## Do this
Put the records from the line containing "Based on the" through the last line of the records, both ends included, into a JSON list of strings with one string per line and blank lines omitted.

## Dataset excerpts
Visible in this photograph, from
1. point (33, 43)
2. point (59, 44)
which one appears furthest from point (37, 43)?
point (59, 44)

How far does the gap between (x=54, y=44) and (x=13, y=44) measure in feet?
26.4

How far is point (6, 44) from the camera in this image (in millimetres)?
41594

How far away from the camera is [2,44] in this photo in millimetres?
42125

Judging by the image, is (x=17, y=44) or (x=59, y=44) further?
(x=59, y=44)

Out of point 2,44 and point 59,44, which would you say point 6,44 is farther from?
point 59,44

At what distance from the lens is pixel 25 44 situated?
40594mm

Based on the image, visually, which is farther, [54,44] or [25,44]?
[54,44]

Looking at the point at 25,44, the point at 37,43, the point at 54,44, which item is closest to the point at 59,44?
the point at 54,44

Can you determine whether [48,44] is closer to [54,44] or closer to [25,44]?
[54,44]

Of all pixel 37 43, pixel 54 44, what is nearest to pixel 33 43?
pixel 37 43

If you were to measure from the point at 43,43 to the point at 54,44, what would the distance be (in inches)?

## Reply to the exercise
[
  "Based on the image, visually, which is farther, [54,44] or [25,44]?",
  "[54,44]",
  "Looking at the point at 25,44, the point at 37,43, the point at 54,44, which item is closest to the point at 59,44?",
  "the point at 54,44",
  "Can you determine whether [48,44] is closer to [54,44] or closer to [25,44]?",
  "[54,44]",
  "Of all pixel 37 43, pixel 54 44, what is nearest to pixel 33 43?",
  "pixel 37 43",
  "If you were to measure from the point at 43,43 to the point at 54,44, what would the distance be (in inches)?"
]